前編ではシンガーソングライター冨岡愛がブレイクする契機となった「グッバイバイ」に至る道のりを。後編ではSNSで話題を集めた「グッバイバイ」、続く「愛need your love」、「恋する惑星「アナタ」」、新曲「ジェラシー」の楽曲について深掘り!韓国・東京で開催が決まっているライブに向けて語ってもらった。
SNSで話題を集めた「グッバイバイ」ができるまで
──「グッドバイバイ」これはラブソングですよね。
それまでは綺麗な恋愛の曲を歌っていることが多かったんですけど、「グッバイバイ」ではリアルな恋愛を描きたいなと思って。綺麗事ではない、曖昧な関係の片思いをテーマに、そこでの葛藤を歌っていますね。<グッバイ>とは言っているけど、実際に本人が<グッバイ>できたのかどうかは、リスナーの一人ひとりの子が決めていくことだと思っていて。そこはそれぞれの捉え方に任せたいなと思っています。
──続く「愛need your love」はどんな思いを込めましたか?
音楽への思いを歌った曲になっていますね。特に後半の歌詞は<音楽に片思いしている>っていう表現が正しいかわからないんですけど、もしも音楽の神様がいるんだったら振り向いてほしいっていう思いを1曲にした歌詞になっていますね。後半の<この曲がいつか 有名になって/あなたの耳にも届くようになって>とか、<本音を吐き出すには/これしか見つからないから>とか。<どうでもいい素振りで/立ち上がってゆく背中>なんて部分は路上ライブでの情景とか入れていますし。恋愛にも絡めつつ、私の音楽への思いを歌っていますね。
──そして、今年2月にリリースした「恋する惑星「アナタ」」がじわじわとヒットしてきています。
19歳のときに書いた曲なんですよ。
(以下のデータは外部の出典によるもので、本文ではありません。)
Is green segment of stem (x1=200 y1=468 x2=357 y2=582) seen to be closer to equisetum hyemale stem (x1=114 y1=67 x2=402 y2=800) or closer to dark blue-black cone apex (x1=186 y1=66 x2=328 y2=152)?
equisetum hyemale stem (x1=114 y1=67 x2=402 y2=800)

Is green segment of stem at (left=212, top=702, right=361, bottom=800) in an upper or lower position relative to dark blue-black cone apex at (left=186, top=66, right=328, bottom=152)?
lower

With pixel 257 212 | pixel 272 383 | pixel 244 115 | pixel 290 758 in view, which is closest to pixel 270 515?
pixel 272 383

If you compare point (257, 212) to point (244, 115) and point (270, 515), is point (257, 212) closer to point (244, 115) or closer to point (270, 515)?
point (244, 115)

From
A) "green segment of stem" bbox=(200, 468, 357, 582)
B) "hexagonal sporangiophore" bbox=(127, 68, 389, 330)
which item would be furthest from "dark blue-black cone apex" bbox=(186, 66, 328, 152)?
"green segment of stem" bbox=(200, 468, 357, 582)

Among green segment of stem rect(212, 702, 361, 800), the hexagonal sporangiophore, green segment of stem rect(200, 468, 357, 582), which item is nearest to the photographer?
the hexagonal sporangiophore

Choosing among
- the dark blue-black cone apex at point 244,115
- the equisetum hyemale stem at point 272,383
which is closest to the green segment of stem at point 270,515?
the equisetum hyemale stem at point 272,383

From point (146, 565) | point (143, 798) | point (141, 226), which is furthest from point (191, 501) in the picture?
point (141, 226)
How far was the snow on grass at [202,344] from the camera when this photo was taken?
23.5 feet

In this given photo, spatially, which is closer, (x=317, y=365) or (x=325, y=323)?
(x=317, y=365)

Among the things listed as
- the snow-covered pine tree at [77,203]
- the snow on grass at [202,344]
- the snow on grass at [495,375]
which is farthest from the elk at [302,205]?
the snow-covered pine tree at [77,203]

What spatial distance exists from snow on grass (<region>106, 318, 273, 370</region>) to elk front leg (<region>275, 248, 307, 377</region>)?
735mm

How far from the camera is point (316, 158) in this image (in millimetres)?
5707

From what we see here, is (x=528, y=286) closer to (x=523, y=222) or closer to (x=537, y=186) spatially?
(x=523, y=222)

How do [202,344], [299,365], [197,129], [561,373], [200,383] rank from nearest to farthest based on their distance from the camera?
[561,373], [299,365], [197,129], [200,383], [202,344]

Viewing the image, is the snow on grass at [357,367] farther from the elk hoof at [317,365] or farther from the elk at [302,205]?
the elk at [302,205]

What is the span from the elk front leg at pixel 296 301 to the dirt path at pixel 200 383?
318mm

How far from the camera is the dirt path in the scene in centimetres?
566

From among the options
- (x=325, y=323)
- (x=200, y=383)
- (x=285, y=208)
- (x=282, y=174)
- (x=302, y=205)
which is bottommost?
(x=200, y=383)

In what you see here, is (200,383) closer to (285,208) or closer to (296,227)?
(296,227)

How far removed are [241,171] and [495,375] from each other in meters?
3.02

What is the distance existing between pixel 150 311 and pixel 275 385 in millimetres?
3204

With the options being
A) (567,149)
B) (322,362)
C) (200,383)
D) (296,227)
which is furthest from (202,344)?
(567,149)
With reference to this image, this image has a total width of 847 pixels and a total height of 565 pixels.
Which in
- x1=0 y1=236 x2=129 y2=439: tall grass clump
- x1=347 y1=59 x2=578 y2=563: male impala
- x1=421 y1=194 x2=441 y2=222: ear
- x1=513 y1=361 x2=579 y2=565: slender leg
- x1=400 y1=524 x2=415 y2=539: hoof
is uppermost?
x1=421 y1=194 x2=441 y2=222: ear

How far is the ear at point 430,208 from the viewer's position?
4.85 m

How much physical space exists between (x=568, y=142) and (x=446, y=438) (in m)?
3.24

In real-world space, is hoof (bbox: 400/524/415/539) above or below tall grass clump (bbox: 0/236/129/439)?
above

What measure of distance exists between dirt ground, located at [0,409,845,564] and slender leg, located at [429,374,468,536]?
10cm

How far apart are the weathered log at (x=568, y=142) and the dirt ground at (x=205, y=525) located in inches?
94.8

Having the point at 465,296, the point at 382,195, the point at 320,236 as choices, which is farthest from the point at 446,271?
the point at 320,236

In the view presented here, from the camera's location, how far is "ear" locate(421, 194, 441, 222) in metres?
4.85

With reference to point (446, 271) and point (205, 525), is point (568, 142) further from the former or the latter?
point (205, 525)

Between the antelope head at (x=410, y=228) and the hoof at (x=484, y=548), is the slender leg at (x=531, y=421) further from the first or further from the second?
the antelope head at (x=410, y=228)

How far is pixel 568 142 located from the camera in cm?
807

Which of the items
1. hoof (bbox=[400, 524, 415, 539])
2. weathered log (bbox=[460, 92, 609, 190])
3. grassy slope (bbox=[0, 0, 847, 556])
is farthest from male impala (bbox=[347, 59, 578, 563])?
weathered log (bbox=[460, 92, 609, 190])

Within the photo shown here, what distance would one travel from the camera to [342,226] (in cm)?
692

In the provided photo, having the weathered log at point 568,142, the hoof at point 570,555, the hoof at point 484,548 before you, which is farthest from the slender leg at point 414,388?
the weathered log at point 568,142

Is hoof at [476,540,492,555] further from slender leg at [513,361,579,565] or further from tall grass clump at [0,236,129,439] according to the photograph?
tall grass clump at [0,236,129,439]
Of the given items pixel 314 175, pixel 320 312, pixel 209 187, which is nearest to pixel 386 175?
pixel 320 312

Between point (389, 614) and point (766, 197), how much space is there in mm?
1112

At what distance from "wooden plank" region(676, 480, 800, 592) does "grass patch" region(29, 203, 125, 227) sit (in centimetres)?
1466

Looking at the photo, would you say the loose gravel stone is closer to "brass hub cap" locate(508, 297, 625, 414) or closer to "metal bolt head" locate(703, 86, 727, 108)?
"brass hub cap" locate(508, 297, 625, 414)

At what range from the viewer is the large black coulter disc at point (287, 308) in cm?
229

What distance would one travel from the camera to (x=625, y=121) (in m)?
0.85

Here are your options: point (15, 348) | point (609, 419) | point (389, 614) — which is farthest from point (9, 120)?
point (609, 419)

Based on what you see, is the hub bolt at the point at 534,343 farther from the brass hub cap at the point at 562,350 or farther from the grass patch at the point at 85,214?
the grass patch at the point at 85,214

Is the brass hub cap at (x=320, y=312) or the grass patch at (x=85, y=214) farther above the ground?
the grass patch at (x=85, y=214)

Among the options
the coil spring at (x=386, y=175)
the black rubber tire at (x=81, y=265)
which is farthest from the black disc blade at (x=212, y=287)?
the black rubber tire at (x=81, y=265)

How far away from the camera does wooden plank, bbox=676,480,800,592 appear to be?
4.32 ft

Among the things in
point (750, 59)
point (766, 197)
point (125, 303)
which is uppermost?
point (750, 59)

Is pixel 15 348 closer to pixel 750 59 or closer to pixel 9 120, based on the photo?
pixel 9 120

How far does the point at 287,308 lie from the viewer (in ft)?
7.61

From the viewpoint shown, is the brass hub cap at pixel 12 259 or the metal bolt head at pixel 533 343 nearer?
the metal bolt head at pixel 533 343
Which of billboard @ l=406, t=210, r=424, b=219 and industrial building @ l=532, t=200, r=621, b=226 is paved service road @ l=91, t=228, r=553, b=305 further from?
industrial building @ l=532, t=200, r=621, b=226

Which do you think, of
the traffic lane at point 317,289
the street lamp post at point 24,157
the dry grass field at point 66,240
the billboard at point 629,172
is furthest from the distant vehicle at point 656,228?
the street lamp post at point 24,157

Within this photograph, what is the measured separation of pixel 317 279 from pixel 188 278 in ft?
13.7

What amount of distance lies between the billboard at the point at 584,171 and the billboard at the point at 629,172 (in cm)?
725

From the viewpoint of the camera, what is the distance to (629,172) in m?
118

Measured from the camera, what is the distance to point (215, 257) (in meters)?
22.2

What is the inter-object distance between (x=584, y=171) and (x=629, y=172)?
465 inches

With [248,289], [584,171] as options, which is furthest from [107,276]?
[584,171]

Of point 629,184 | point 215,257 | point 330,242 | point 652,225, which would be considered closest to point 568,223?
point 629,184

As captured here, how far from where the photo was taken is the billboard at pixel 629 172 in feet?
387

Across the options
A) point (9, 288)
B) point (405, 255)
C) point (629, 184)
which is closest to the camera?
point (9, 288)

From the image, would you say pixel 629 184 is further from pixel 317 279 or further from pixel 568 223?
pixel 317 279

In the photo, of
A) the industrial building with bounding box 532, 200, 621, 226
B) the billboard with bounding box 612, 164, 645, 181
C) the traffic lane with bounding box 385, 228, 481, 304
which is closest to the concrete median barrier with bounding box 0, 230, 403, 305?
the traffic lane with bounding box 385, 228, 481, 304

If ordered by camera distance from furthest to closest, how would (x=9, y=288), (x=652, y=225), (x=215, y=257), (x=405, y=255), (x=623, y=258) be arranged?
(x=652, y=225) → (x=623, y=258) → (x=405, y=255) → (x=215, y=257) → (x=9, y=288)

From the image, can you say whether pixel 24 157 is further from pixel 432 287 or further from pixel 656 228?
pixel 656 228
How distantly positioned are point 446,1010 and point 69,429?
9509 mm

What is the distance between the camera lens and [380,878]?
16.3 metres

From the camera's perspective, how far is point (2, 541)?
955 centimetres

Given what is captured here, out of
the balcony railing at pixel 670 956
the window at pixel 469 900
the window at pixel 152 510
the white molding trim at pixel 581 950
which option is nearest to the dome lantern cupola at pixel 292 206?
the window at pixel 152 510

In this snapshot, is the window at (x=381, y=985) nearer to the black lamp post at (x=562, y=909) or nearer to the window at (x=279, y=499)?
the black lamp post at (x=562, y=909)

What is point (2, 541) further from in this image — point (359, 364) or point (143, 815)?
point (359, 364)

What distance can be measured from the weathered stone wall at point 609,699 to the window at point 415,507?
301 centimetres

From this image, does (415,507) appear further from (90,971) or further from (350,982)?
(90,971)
ウォン・カーウァイの映画「恋する惑星」の広告のポスターをきっかけに描いた曲なんです。
──映画を見る前に?
ポスターだけを見て書いた曲ですね。惑星を好きな人に例えたいなって思って。恋した時って、どうしても2人が全く同じぐらいの好きでいることはなかなか難しいじゃないですか。これは、<あるある>だと思うんですけど、女の子は付き合ったときにそこまで好きじゃなくても、付き合っていくうちにめっちゃ好きになってしまうというか。その感覚が違う惑星というか、地球じゃないどっかに連れて行かれる感覚と似ているなと思って。付き合っているときの葛藤を惑星に例えた曲になっていますね。一番比喩表現が多いかもしれないです。
──女の子の<あるある>なの?
気がついたら私の方が好きだったっていうのは、<あるある>だと思います。相手のペースに巻き込まれていて、振り回されている子が多いイメージ。実はこれ、私のお母さんの過去の恋愛の曲でもあるんですよ。冒頭に出てくる指輪は、お母さんの昔の結婚指輪をモチーフに描いたりしているんで、そういう曲にはなっています。
── 一番では2人ですけど、2番は一人になってますよね。
元々はもっと暗い曲だったんですけど、リリースに向けてちょっと明るくしたんですね。気づいたら私の方が好きになっていて、向こうがそっけなくなっていた。そして泣くときってきっと一人だと思うんで、「一人だけ意味わかんない惑星に置いてかれているわ」っていう感覚で書いている曲ですね。それが別れているかどうかは聞いているリスナーさんそれぞれの解釈だと思うんですけど、「すごい孤独になっちゃった」っていう後半の歌詞にはなっていますね。
──釣った魚に餌やらないのが、男の子の<あるある>かもしれない。
そういう感じですよね。そういう人たちに向けて、「聞けよっ!」 って言いたいですね(笑)。
──(笑)5月には「アイワナ」がリリースされました。
去年の夏に「グッバイバイ」と同時に作った曲ですね。曖昧な片思いとか、ちょっと危険な恋じゃないですけど。
──「グッバイバイ」と同じく、本命じゃない、2番目の人ですよね。
2番目の人のブームに入っちゃったので(笑)、その延長線で書きました。「グッバイバイ」の第2弾じゃないんですけど、本当に曖昧な片思いに振り回されてしまっているっていう。誰かを好きになったら、本当にそれしか見えていない人って、いると思うんですけど。それって、罠にかかってしまったというか、囚われてしまった感覚に似ているなって思って。